Now, how often does a team not score at all in a half-inning? Looking at Sunday's games, 264 half-innings of Major League Baseball were played; 69 had at least one run. On Saturday, it was 67 out of 301. On Friday, 97 out of 290. (Friday was a high-scoring day.) That's 233 out of 855 for the weekend. In general, we see that about 73% of innings have no runs. Similarly, there were 49 one-run innings on Friday, 32 on Saturday, and 33 on Sunday, so 114 out of 855, or 13%.
So if we assume that all innings are independent, then the probability of a given game having the line score I gave is (.73)17(.13) or about 0.00060; there should be, on average, one game like this out of every 1,600 or so. There are 2,430 games played each season (162 games per team, times thirty teams, divided by two), so we expect one and a half games with that line score per season.
Except the actual number should be a bit more, because:

  • the innings of a game aren't independent. In particular, most of them are pitched by the same pitcher

  • like I said before, if you're ever going to score, you're going to do it in the bottom of the first.

But if you actually go through the 38 1-0 games that occurred last season, the single runs scored as follows:

visitors : 011 343 300 000 0
home team: 012 424 222 210 1

and there were no 1-0 games where the only run scored in the top or bottom of the first inning -- this sort of thing can happen with rare events. I'm kind of curious if this has ever occurred -- for the reasons I outlined above, I suspect it has -- but not curious enough to go digging back any further.
If you'd like to use what I've said to enter in the contest, it's here -- but hurry, the deadline is 7:59 PM Eastern.

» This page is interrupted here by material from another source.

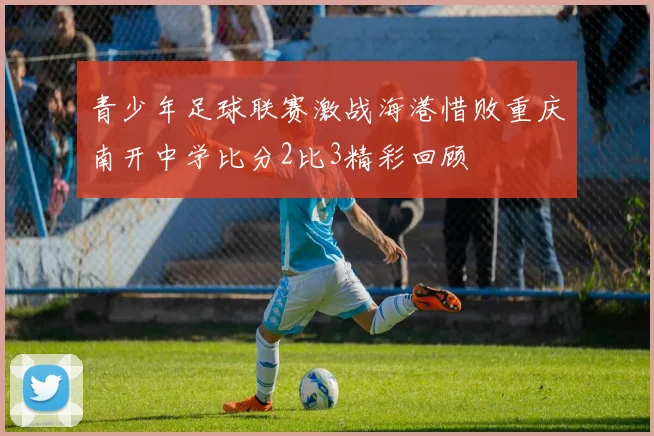 青少年足球联赛激战海港惜败重庆南开中学比分2比3精彩回顾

edit, 10:04 pm: Four innings are done. The National League is up 1-0... and they scored that run in the bottom of the first.


frank said...

Two points about this post, which is interesting by the way.

First, in your probability, the home team doesn't bat in the bottom of the ninth, so it should be (.73)^16 * .13. This is not a huge difference, but bumps up the expected per season to about 2.

Another point is that you stated that a team is most likely to score in the first due to the lineups. I have not looked at the data, but this ignores the fact that pitchers get tired and often give up more baserunners as their pitch counts climb.

Michael Lugo said...


you raise a good point about the home team not batting in the bottom of the ninth in this situation. I was working quickly and didn't notice that.

As for the inning with the most scoring: I'm looking at the data at pages like this one which indicate all sorts of data about how teams bat in certain situations. It seems that there are two peaks: one in the first inning, and then one around the sixth inning. (But I don't have aggregate data, just data for individual teams, and I'm not quite interested enough to start combining it.) It's true that there's often an inning sometime between, say, the fifth and the seventh where a lot of baserunners get on as the starting pitcher tires -- but we can't predict in advance what inning that will be.

frank said...

Upon further searching, I came across this. You can get all run distributions for a given year, but I can't figure out how to combine years. In most years, there seems to be a bimodal distribution of runs and also 1 run innings. The first inning is often (but not always) the highest.